**Input data**
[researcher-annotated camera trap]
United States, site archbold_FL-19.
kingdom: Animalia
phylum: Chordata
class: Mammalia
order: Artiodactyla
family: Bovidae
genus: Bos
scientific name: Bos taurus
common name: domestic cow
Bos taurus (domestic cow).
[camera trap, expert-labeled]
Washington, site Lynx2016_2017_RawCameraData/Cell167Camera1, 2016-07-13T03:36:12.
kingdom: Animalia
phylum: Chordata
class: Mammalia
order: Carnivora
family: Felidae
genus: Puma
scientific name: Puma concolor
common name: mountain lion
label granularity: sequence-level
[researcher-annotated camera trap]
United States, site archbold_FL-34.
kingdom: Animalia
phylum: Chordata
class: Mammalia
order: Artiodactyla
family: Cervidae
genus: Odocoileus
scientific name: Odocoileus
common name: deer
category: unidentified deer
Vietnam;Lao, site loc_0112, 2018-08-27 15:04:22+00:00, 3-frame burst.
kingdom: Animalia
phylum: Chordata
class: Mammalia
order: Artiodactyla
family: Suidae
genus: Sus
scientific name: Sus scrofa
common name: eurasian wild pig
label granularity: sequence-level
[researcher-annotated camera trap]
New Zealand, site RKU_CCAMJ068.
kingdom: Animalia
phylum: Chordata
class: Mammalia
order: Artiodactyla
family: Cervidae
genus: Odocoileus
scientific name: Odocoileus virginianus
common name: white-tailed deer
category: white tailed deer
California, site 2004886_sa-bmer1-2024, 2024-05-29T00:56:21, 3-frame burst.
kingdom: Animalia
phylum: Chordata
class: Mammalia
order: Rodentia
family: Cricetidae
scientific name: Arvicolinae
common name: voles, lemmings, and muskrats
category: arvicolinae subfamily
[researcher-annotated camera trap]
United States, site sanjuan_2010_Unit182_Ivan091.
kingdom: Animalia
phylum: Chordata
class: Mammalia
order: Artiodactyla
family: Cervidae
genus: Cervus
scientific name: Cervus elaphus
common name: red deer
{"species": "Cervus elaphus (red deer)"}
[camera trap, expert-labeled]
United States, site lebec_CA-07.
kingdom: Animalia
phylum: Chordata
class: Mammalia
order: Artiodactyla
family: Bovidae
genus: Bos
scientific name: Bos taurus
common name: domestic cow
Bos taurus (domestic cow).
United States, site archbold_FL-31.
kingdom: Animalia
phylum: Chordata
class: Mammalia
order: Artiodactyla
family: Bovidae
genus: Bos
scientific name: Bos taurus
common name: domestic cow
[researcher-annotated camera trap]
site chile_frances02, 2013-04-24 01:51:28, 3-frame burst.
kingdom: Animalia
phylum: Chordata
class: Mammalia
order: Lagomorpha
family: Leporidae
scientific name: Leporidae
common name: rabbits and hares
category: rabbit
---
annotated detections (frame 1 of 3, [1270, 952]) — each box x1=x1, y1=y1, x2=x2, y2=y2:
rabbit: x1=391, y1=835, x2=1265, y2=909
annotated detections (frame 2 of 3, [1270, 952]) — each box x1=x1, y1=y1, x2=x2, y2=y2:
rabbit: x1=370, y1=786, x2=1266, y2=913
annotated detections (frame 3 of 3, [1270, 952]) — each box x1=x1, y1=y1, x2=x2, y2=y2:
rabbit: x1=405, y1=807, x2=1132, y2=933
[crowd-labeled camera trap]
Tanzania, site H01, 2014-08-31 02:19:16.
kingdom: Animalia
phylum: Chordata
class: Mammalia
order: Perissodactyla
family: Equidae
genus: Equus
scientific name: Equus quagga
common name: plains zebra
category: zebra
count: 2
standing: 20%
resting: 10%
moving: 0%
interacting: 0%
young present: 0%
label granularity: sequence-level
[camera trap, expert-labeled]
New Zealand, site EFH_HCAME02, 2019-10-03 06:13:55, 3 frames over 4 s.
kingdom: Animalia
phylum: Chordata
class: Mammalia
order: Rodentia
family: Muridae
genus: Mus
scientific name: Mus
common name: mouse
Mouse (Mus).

**Problem statement**
Go through the records above and, whenever a line includes the word "site", copy it.

**Response to this task**
United States, site archbold_FL-19.
Washington, site Lynx2016_2017_RawCameraData/Cell167Camera1, 2016-07-13T03:36:12.
United States, site archbold_FL-34.
Vietnam;Lao, site loc_0112, 2018-08-27 15:04:22+00:00, 3-frame burst.
New Zealand, site RKU_CCAMJ068.
California, site 2004886_sa-bmer1-2024, 2024-05-29T00:56:21, 3-frame burst.
United States, site sanjuan_2010_Unit182_Ivan091.
United States, site lebec_CA-07.
United States, site archbold_FL-31.
site chile_frances02, 2013-04-24 01:51:28, 3-frame burst.
Tanzania, site H01, 2014-08-31 02:19:16.
New Zealand, site EFH_HCAME02, 2019-10-03 06:13:55, 3 frames over 4 s.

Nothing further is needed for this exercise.